Ms. Fahnbulleh, I understand and respect that you have strong feelings about the park. Were I of African descent, doubtless I too would be taken aback by the sight of Confederate symbols here in the Northwest. I know that many people see them as nothing but a reminder and endorsement of past and present racism. This is unfortunate, but probably unavoidable. However, for those of us whose families fought, and many of whom died, for the cause of Southern Independence (mine fought for Georgia), we view those symbols as a humble reminder of our ancestors and what they were willing to sacrifice for their beliefs and family. In short, for our heritage. We may not hold the same beliefs now, but that doesn't mitigate their bravery and selflessness to lay all they had on the altar of their convictions. I see those symbols and that park as a small acknowledgement of these virtues, and as a humble attempt to honor my family. Furthermore, the fact that Jefferson Davis made real and substantial contributions to the development of where we live now should be remembered and acknowledged. It is literally history. It is done. It cannot be changed or erased or undone, only recognized and reflected on so that we may draw what lessons we can from it, good or bad.
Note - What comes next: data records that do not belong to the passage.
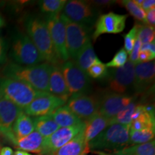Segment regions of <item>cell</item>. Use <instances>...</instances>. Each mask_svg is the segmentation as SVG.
Returning <instances> with one entry per match:
<instances>
[{
	"label": "cell",
	"mask_w": 155,
	"mask_h": 155,
	"mask_svg": "<svg viewBox=\"0 0 155 155\" xmlns=\"http://www.w3.org/2000/svg\"><path fill=\"white\" fill-rule=\"evenodd\" d=\"M52 65L43 63L33 66H22L11 63L4 70L6 78L28 83L39 91L49 93V78Z\"/></svg>",
	"instance_id": "1"
},
{
	"label": "cell",
	"mask_w": 155,
	"mask_h": 155,
	"mask_svg": "<svg viewBox=\"0 0 155 155\" xmlns=\"http://www.w3.org/2000/svg\"><path fill=\"white\" fill-rule=\"evenodd\" d=\"M28 36L33 42L42 59L52 65H58L60 61L54 50L45 20L39 17H28L25 23Z\"/></svg>",
	"instance_id": "2"
},
{
	"label": "cell",
	"mask_w": 155,
	"mask_h": 155,
	"mask_svg": "<svg viewBox=\"0 0 155 155\" xmlns=\"http://www.w3.org/2000/svg\"><path fill=\"white\" fill-rule=\"evenodd\" d=\"M130 125L114 124L104 129L88 143L90 150L95 151L119 150L129 144Z\"/></svg>",
	"instance_id": "3"
},
{
	"label": "cell",
	"mask_w": 155,
	"mask_h": 155,
	"mask_svg": "<svg viewBox=\"0 0 155 155\" xmlns=\"http://www.w3.org/2000/svg\"><path fill=\"white\" fill-rule=\"evenodd\" d=\"M0 90L3 97L24 110L35 98L47 92L37 91L28 83L16 79L5 78L0 81Z\"/></svg>",
	"instance_id": "4"
},
{
	"label": "cell",
	"mask_w": 155,
	"mask_h": 155,
	"mask_svg": "<svg viewBox=\"0 0 155 155\" xmlns=\"http://www.w3.org/2000/svg\"><path fill=\"white\" fill-rule=\"evenodd\" d=\"M11 55L16 64L22 66H33L44 61L28 35L19 34L15 37Z\"/></svg>",
	"instance_id": "5"
},
{
	"label": "cell",
	"mask_w": 155,
	"mask_h": 155,
	"mask_svg": "<svg viewBox=\"0 0 155 155\" xmlns=\"http://www.w3.org/2000/svg\"><path fill=\"white\" fill-rule=\"evenodd\" d=\"M65 25L66 48L69 58L74 60L85 46L91 42L89 28L71 21L61 14Z\"/></svg>",
	"instance_id": "6"
},
{
	"label": "cell",
	"mask_w": 155,
	"mask_h": 155,
	"mask_svg": "<svg viewBox=\"0 0 155 155\" xmlns=\"http://www.w3.org/2000/svg\"><path fill=\"white\" fill-rule=\"evenodd\" d=\"M54 50L60 61H69L66 48L65 25L61 14L48 15L45 19Z\"/></svg>",
	"instance_id": "7"
},
{
	"label": "cell",
	"mask_w": 155,
	"mask_h": 155,
	"mask_svg": "<svg viewBox=\"0 0 155 155\" xmlns=\"http://www.w3.org/2000/svg\"><path fill=\"white\" fill-rule=\"evenodd\" d=\"M61 68L71 96L84 94L88 90L90 86L89 77L74 61L64 62Z\"/></svg>",
	"instance_id": "8"
},
{
	"label": "cell",
	"mask_w": 155,
	"mask_h": 155,
	"mask_svg": "<svg viewBox=\"0 0 155 155\" xmlns=\"http://www.w3.org/2000/svg\"><path fill=\"white\" fill-rule=\"evenodd\" d=\"M63 14L72 22L87 28L94 24L97 15L91 4L80 0L67 1Z\"/></svg>",
	"instance_id": "9"
},
{
	"label": "cell",
	"mask_w": 155,
	"mask_h": 155,
	"mask_svg": "<svg viewBox=\"0 0 155 155\" xmlns=\"http://www.w3.org/2000/svg\"><path fill=\"white\" fill-rule=\"evenodd\" d=\"M85 129V122L68 127L60 128L50 137L44 138L43 149L40 155L54 154Z\"/></svg>",
	"instance_id": "10"
},
{
	"label": "cell",
	"mask_w": 155,
	"mask_h": 155,
	"mask_svg": "<svg viewBox=\"0 0 155 155\" xmlns=\"http://www.w3.org/2000/svg\"><path fill=\"white\" fill-rule=\"evenodd\" d=\"M127 15H119L108 12L100 15L95 23V30L93 33L94 42L104 34H119L125 29Z\"/></svg>",
	"instance_id": "11"
},
{
	"label": "cell",
	"mask_w": 155,
	"mask_h": 155,
	"mask_svg": "<svg viewBox=\"0 0 155 155\" xmlns=\"http://www.w3.org/2000/svg\"><path fill=\"white\" fill-rule=\"evenodd\" d=\"M135 65L131 61H127L124 65L111 71L108 76V86L112 91L122 94L132 86Z\"/></svg>",
	"instance_id": "12"
},
{
	"label": "cell",
	"mask_w": 155,
	"mask_h": 155,
	"mask_svg": "<svg viewBox=\"0 0 155 155\" xmlns=\"http://www.w3.org/2000/svg\"><path fill=\"white\" fill-rule=\"evenodd\" d=\"M134 99V97L111 93L106 94L98 101V113L111 120Z\"/></svg>",
	"instance_id": "13"
},
{
	"label": "cell",
	"mask_w": 155,
	"mask_h": 155,
	"mask_svg": "<svg viewBox=\"0 0 155 155\" xmlns=\"http://www.w3.org/2000/svg\"><path fill=\"white\" fill-rule=\"evenodd\" d=\"M22 111L4 97L0 101V134L5 136L14 144L16 139L12 133V127L17 116Z\"/></svg>",
	"instance_id": "14"
},
{
	"label": "cell",
	"mask_w": 155,
	"mask_h": 155,
	"mask_svg": "<svg viewBox=\"0 0 155 155\" xmlns=\"http://www.w3.org/2000/svg\"><path fill=\"white\" fill-rule=\"evenodd\" d=\"M65 102L60 98L47 93L35 98L23 111L30 116H42L53 113L57 108L65 105Z\"/></svg>",
	"instance_id": "15"
},
{
	"label": "cell",
	"mask_w": 155,
	"mask_h": 155,
	"mask_svg": "<svg viewBox=\"0 0 155 155\" xmlns=\"http://www.w3.org/2000/svg\"><path fill=\"white\" fill-rule=\"evenodd\" d=\"M66 103L68 107L82 121H86L98 113V101L94 96L75 95L70 97Z\"/></svg>",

As you note, this is private land and the displays and monuments on it are part of the diversity of which you so vociferously speak. Striving for and accepting true diversity is going to ultimately require you and the people you represent to acknowledge that not everyone is going to see the world as you do, interpret history as you do, or value the same ideas and beliefs that you do. True diversity, by definition, means having our differences. To that end, I strongly urge you to do as the SCV has done and purchase land, placing whatever monuments or symbols you hold dear on it so that all may see and you may draw comfort from it as I do every time I see the Jefferson Davis Park.